Pourquoi le gouvernement Clemenceau, qui avait si durement réprimé avant guerre, légiféra -t-il dans ce sens à ce moment ? Tout simplement parce que l’élan soulevé par la révolution russe d’octobre 1917, dirigée par les bolcheviks, s’avérait contagieux, et des révoltes ouvrières éclataient en Europe, comme en Allemagne et en Hongrie. D’ailleurs, le 1er mai s’annonçait comme très massivement suivi. Les capitalistes, par crainte de tout perdre, cédèrent et acceptèrent la limitation de la journée de travail à huit heures par jour, six jours sur sept, soit 48 heures par semaine, quelques jours avant le 1er mai 1919. Cette loi devait s’appliquer à toutes les entreprises, et dans toutes les branches d’activités mais elle ne faisait aucune différence entre les enfants et les adultes. Elle stipulait en fait que la réduction des heures de travail ne pouvait « en aucun cas être une cause déterminante de la réduction des salaires ». Autrement dit, il a suffi au patronat de baisser les salaires pour d’autres raisons…
Lors du débat sur la loi des huit heures en France, le quotidien bourgeois Le Temps dut convaincre ses lecteurs hostiles : « On eût pu trouver inopportune la décision de réduire davantage la journée du travail, à une époque où un redoublement de labeur semblerait plutôt s’imposer dans ce pays dévasté par la guerre, mais des grondements se font entendre, auxquels la Chambre pouvait malaisément rester sourde. ». Le patronat tenta également de compenser la réduction de la journée de travail par un accroissement de la charge de travail grâce « aux méthodes rationnelles de travail, pour que la production retrouve rapidement un équilibre indispensable au bien-être général », selon les termes patronaux.
Le syndicaliste révolutionnaire Pierre Monatte y voyait lui une « répercussion de la Révolution russe qui obligeait le gouvernement à jeter du lest, à envisager de donner quelques satisfactions à la classe ouvrière. C’est la Révolution russe qui nous a fait ce cadeau. »
Finalement, le 23 avril 1919, le Sénat français ratifia en urgence la journée de huit heures et fit du 1er mai suivant une journée chômée, mais à titre exceptionnel. Le gouvernement tenta d’interdire les manifestations mais elles déferlèrent sur tout le pays avec plus de 2 000 grèves, 1,3 million de grévistes, et 100 000 manifestants rien qu’à Paris.

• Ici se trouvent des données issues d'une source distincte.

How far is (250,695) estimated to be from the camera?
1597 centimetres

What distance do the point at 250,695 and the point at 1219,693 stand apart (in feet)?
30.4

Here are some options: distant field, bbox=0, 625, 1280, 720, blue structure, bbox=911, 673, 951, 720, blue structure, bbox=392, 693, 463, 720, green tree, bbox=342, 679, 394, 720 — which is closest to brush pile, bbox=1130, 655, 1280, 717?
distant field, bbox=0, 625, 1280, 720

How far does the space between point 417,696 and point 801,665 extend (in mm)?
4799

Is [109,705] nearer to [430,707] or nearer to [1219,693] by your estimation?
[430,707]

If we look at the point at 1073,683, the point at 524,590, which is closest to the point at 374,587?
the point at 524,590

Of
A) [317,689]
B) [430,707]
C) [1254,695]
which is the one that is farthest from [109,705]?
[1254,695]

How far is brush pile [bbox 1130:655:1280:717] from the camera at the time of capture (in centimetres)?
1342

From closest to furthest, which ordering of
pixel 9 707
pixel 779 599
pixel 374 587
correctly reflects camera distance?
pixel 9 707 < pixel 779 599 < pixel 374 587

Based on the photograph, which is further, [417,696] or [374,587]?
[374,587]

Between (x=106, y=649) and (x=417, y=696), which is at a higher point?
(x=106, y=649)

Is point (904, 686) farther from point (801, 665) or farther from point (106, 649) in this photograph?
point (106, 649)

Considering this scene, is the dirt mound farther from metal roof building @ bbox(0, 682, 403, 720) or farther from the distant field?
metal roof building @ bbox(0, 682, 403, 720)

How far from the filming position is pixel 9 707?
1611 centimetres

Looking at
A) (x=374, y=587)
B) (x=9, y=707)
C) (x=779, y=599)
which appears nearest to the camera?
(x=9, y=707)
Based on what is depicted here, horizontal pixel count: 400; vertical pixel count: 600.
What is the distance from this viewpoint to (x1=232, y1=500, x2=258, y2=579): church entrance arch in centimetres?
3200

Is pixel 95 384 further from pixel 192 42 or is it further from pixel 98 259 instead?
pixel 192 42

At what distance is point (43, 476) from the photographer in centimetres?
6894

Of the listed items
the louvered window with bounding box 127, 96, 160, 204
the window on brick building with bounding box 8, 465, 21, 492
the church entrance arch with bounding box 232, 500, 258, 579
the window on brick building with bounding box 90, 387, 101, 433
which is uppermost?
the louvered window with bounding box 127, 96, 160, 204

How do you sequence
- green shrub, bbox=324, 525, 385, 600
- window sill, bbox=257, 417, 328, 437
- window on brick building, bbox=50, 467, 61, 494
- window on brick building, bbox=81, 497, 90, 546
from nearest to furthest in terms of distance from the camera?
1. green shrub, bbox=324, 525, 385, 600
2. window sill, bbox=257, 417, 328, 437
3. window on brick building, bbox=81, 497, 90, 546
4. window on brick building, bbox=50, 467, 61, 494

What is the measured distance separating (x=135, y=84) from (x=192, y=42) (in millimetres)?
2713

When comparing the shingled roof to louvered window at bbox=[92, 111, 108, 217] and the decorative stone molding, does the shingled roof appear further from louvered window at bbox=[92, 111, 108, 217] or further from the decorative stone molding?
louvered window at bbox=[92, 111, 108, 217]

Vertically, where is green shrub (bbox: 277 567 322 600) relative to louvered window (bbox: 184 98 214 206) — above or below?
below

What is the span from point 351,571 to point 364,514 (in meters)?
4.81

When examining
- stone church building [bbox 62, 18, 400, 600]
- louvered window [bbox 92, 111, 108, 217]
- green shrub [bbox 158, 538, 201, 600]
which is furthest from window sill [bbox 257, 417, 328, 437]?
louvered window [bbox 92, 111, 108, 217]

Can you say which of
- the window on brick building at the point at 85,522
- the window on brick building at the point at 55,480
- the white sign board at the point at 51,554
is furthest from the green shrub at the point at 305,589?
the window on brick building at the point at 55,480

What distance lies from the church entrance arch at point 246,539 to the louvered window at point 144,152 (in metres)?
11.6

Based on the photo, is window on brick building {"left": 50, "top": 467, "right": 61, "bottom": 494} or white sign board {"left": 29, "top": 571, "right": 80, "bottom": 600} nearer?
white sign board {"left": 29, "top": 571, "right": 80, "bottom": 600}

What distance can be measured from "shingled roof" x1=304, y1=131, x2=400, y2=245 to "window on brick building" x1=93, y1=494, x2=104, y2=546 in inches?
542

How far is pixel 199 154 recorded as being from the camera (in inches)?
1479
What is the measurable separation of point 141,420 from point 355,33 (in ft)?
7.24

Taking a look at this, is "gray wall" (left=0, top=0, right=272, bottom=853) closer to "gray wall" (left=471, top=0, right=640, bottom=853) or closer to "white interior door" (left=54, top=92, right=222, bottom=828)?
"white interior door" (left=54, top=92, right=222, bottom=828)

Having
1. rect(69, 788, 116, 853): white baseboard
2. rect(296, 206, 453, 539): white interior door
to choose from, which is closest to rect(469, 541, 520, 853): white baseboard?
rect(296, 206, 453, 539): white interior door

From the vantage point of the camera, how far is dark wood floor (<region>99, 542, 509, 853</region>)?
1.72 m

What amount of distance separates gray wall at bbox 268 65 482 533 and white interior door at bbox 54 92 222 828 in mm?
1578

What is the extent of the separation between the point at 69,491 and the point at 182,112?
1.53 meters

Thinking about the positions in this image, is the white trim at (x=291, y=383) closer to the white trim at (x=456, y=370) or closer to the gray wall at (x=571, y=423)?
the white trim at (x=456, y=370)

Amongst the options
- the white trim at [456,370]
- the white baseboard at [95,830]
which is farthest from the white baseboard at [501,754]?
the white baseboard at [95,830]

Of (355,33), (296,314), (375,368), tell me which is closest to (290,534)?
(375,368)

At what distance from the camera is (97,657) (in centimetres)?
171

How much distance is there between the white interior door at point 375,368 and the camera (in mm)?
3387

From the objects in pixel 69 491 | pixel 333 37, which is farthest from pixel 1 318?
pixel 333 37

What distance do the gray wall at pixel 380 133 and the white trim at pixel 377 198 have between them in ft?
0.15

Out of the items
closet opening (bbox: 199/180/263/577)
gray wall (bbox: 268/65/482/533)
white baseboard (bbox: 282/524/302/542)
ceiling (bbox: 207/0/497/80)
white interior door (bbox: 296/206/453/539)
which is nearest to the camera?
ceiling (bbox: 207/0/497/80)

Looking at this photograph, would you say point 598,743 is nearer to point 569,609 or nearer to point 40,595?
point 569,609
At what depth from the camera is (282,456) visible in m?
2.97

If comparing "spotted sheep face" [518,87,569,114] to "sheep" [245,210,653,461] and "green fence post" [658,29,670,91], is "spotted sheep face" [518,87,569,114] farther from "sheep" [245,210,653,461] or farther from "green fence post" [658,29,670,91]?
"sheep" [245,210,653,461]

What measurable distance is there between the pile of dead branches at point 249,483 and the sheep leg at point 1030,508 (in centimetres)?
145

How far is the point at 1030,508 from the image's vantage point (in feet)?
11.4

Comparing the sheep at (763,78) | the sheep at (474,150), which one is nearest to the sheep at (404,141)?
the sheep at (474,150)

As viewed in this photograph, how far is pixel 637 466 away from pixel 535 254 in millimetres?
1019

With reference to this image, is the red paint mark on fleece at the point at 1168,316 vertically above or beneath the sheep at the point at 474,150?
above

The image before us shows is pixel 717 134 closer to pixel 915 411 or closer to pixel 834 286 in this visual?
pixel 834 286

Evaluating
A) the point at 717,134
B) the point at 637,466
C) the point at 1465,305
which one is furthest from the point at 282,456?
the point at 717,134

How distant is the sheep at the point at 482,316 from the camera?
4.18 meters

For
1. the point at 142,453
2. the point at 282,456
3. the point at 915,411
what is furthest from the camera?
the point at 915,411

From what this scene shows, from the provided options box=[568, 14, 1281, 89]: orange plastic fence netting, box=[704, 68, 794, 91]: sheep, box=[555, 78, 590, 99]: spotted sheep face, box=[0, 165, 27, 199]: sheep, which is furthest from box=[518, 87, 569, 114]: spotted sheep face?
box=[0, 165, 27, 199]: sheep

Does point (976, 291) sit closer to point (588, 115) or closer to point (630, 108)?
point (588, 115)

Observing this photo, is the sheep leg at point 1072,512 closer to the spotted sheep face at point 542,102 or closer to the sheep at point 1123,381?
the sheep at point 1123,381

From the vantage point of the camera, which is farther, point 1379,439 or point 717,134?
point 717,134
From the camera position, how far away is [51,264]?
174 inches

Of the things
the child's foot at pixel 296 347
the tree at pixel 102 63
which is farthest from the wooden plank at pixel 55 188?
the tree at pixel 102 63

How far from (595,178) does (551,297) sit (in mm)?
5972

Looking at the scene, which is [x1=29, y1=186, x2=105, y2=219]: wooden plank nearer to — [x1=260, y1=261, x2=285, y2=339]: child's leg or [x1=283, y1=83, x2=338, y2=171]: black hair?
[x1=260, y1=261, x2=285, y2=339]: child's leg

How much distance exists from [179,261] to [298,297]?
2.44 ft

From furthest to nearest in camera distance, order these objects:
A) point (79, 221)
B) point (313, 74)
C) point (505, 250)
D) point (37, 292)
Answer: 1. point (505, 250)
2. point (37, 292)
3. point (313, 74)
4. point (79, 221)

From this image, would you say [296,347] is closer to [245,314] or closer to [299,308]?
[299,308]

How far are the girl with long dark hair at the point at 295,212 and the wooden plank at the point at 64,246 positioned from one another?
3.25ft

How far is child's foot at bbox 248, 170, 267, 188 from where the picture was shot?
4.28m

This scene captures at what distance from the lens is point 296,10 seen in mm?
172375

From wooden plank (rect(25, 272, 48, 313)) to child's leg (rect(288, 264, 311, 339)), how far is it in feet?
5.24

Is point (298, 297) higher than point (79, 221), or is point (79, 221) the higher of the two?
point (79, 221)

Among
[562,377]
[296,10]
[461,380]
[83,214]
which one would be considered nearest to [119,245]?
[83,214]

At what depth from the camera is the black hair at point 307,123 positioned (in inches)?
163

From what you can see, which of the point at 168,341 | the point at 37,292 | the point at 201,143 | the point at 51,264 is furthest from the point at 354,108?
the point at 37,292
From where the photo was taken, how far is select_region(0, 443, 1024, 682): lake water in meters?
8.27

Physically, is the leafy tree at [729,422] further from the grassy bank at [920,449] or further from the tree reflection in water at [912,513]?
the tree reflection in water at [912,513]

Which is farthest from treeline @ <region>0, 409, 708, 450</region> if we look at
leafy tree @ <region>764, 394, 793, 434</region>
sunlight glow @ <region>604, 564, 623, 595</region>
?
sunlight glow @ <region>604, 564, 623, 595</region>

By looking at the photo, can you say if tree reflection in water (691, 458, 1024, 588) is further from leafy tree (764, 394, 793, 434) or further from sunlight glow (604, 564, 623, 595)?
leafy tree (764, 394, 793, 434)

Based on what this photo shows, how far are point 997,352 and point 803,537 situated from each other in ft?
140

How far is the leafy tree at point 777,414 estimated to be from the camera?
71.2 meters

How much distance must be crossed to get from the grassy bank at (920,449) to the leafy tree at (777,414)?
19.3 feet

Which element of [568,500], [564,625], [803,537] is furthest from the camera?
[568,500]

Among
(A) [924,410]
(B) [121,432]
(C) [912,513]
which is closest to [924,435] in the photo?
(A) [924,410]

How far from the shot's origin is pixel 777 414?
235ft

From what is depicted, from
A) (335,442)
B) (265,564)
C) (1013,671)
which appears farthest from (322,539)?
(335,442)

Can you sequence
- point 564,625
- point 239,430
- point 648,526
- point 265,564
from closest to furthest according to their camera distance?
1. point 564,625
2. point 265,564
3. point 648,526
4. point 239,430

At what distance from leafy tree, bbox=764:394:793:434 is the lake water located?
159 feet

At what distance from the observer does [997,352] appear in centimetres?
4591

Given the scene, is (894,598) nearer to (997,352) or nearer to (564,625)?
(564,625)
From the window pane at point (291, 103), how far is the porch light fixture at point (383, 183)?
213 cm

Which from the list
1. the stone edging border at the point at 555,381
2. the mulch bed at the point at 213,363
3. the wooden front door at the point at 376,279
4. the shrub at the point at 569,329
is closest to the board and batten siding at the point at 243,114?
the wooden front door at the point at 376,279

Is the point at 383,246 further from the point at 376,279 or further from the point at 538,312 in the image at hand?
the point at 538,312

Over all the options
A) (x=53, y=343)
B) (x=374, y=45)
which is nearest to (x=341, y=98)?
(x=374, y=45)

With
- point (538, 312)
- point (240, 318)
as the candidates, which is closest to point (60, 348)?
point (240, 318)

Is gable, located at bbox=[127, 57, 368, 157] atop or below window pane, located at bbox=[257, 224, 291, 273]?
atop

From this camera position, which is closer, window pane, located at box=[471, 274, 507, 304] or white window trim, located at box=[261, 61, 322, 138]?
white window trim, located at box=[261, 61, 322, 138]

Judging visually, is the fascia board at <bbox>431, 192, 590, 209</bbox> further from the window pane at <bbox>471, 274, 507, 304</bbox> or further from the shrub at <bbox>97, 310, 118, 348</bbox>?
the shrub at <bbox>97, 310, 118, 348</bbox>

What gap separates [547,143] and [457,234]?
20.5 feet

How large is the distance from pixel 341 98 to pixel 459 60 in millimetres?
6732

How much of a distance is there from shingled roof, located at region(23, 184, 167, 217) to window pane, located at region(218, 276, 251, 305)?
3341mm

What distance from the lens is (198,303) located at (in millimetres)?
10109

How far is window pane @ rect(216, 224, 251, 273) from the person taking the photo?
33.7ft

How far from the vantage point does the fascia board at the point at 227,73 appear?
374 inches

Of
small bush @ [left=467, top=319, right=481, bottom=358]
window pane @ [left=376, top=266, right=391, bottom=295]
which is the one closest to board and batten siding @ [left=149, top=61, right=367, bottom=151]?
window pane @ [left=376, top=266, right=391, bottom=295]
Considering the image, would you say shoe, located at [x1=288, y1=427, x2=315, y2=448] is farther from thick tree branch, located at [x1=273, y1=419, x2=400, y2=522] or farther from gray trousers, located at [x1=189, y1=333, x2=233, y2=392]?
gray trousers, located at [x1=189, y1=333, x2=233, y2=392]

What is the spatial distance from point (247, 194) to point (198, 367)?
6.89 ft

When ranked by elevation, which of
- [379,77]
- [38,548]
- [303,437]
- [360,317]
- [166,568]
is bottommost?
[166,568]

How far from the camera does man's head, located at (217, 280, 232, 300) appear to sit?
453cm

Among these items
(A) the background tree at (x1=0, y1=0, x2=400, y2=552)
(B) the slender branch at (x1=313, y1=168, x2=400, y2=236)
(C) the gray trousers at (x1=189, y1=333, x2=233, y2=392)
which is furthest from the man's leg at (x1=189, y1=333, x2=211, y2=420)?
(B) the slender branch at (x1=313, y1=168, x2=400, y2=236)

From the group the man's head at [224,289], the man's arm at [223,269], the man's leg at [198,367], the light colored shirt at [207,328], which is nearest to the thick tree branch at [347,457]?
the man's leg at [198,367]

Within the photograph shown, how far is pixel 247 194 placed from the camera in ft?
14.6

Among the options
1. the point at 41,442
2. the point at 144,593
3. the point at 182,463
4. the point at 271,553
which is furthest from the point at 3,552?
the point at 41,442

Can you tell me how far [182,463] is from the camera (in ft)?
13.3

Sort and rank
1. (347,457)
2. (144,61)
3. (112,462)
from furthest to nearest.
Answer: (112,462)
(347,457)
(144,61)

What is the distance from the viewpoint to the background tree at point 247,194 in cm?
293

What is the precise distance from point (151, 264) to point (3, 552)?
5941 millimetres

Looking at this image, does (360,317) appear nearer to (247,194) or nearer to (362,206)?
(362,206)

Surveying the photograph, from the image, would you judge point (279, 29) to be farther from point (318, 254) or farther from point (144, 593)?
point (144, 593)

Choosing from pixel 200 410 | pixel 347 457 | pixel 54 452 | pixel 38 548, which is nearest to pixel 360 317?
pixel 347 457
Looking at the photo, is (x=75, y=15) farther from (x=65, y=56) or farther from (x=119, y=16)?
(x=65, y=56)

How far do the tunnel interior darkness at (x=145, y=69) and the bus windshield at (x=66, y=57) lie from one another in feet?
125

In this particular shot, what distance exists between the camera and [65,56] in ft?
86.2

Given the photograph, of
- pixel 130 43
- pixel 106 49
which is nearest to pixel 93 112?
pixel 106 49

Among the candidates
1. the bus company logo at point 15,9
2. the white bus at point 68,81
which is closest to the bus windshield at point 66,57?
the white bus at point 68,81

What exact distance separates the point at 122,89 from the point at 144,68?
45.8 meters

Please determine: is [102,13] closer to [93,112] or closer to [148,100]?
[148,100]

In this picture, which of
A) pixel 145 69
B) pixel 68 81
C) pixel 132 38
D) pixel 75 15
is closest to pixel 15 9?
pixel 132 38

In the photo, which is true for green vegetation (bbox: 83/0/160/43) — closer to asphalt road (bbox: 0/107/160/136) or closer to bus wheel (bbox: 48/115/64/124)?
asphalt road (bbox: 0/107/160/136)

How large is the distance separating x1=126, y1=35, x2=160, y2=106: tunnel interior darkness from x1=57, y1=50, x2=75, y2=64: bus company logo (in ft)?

Les manifestations du 1er mai ne se cantonnent plus dès lors à la revendication de la journée de 8 heures. Elles deviennent l’occasion de revendications plus diverses. La Russie soviétique, sous l’autorité de Lénine, décide en 1920 de faire du 1er mai une journée chômée. Cette initiative est peu à peu imitée par d’autres pays…
Le combat pour la diminution du temps de travail est un des éléments de la lutte de classe entre capitalistes et travailleurs, qui remonte au début de la révolution industrielle et s’est menée jusqu’à aujourd’hui. Marx écrivait déjà en son temps : « La société capitaliste achète le loisir d’une seule classe par la transformation de la vie entière des masses en temps de travail. » Réduire le temps consacré au travail productif est d’autant plus d’actualité que la productivité du travail humain a augmenté de façon considérable, et c’est aussi le seul moyen de combattre le chômage et l’inactivité, en répartissant le travail également entre toutes et tous, sans perte de salaire.
Cette lutte s’inscrit dans la lutte générale contre le capitalisme, dont il faudra se débarrasser, pour réduire à son strict minimum le temps de production de ce qui est nécessaire à la population. En effet, celle-ci doit pouvoir prendre le temps de vivre, de s’instruire, de s’intéresser à tout ce que est généralement laissé de côté mais qui au final représente la vraie richesse de la vie, de partager et développer le potentiel humain dans toutes ses dimensions.